Abstract Current in vitro models of vascularized bone tissues do not mimic the in vivo microenvironment comprising of diverse cell types in communication with each other through stromal barriers. In addition, they are hampered by lack of real-time visualization and quantitation of vasculature-bone as well as bone-cartilage interactions. In contrast, animal models while providing useful information are time consuming, expensive and in recent years, have increasingly raised ethical concerns. Furthermore, animal studies provide limited understanding of mechanistic behavior compared to well-controlled in vitro studies. Thus, there is an unmet need for an in vitro platform for improved monitoring and analysis of vascularized bone-cartilage interactions. We propose to develop and demonstrate a multi-scale model of vascularized bone-cartilage tissue for the understanding of cellular signaling with a Phase I focus on the interactions between endothelial cells, bone cells, specifically osteoblasts (bone-building cells) and osteoclasts (bone-degrading cells), and chondrocytes (cartilage cells). The multi-scale nature of the proposed approach is based on the use of (a) a microscale based vascular bone-cartilage model using microfluidics and tissue engineering to study cell signaling, which informs (b) a meso-scale vascular bone-cartilage model interrogating both engineered constructs and native tissues for structural and functional studies. Phase I will clearly and unequivocally demonstrate the use of this multiscale model of vascularized osteochondral tissue interactions for cell signaling. The developed platform will mimic the morphology, physiological flow and 3D multi-cellular compositions observed in vivo and enable an easy and robust system for evaluation of cellular responses. In Phase II, the platform will be expanded to include other stromal cells (e.g., fibroblasts), and immune cells (e.g., macrophages), followed by detailed characterization of the signaling molecules and therapeutic screening. A multi-disciplinary industry-academic partnership with expertise in microfluidics cell based assays and musculoskeletal biology and tissue regeneration has been assembled for successful completion of this project.
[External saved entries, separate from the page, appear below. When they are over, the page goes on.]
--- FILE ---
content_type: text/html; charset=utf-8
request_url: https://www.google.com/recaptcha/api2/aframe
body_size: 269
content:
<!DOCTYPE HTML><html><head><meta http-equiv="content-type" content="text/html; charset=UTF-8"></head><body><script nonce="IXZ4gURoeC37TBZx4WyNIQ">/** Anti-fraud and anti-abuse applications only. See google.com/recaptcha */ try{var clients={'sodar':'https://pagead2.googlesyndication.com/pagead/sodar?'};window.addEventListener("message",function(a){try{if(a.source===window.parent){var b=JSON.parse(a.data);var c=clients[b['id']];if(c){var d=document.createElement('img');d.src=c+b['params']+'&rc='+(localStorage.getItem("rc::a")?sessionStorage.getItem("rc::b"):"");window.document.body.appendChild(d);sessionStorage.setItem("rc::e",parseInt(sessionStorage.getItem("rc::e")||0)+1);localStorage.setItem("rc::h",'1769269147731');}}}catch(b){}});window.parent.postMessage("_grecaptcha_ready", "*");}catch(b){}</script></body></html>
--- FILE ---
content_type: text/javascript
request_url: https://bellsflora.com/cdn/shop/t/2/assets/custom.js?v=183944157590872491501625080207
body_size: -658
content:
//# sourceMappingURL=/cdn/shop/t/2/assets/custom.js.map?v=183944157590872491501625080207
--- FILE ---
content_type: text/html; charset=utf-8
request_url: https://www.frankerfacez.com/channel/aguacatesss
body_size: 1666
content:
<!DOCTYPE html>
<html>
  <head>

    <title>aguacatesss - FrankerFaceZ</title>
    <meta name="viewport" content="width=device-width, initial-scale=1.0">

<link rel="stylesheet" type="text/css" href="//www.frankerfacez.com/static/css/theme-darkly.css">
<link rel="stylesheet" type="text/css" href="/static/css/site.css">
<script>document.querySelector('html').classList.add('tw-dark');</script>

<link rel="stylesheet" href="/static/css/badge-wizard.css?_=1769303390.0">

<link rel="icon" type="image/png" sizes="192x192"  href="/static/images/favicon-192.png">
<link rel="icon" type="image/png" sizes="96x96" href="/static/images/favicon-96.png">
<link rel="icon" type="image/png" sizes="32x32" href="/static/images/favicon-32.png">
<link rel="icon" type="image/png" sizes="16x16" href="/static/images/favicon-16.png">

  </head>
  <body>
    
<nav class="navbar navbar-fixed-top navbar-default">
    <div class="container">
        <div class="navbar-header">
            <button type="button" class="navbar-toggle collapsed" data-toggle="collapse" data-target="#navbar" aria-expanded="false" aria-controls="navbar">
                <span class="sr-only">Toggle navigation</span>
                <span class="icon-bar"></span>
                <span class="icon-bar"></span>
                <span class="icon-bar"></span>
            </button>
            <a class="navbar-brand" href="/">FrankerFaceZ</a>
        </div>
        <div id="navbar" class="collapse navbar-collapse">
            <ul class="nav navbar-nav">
By providing an accurate, quantitative and predictive model of physiological interactions, the developed multi-scale platform promises to establish a new paradigm for in vitro assessment of the physiological response to therapeutics.

摘要 目前血管化骨组织的体外模型不能模拟体内微环境， 不同的细胞类型通过基质屏障相互通讯。此外，他们还受到阻碍， 缺乏血管-骨以及骨-软骨相互作用的实时可视化和定量。在 相比之下，动物模型在提供有用信息的同时既耗时又昂贵，而且近年来， 越来越多地引起了道德上的关注。此外，动物研究提供了有限的理解， 与良好对照的体外研究相比，因此，存在对体外免疫的未满足的需求。 用于改善血管化骨-软骨相互作用的监测和分析的平台。 我们建议开发和展示一个多尺度的血管化骨软骨组织模型， 了解细胞信号传导，第一阶段重点关注内皮细胞、骨骼之间的相互作用 细胞，特别是成骨细胞（骨生成细胞）和破骨细胞（骨降解细胞），以及软骨细胞 （软骨细胞）。所提出的方法的多尺度性质是基于使用（a）微尺度 基于血管的骨软骨模型，使用微流体和组织工程来研究细胞信号传导， 告知（B）询问工程化构建体和天然骨-软骨的中尺度血管骨-软骨模型， 用于结构和功能研究的组织。 第一阶段将清楚和明确地证明使用这种多尺度模型的血管化， 骨软骨组织相互作用的细胞信号。开发的平台将模仿形态学， 在体内观察到的生理流动和3D多细胞组成，并实现简单和稳健的系统 用于评估细胞反应。在第二阶段，该平台将扩大到包括其他基质细胞 (e.g.,成纤维细胞），和免疫细胞（例如，巨噬细胞），然后详细表征信号转导 分子和治疗筛选。一个多学科的行业和学术合作伙伴关系， 微流控细胞分析和肌肉骨骼生物学和组织再生 为成功完成这个项目而进行的。通过提供准确、定量和 生理相互作用的预测模型，开发的多尺度平台有望建立一个新的 用于体外评估对治疗剂的生理反应的范例。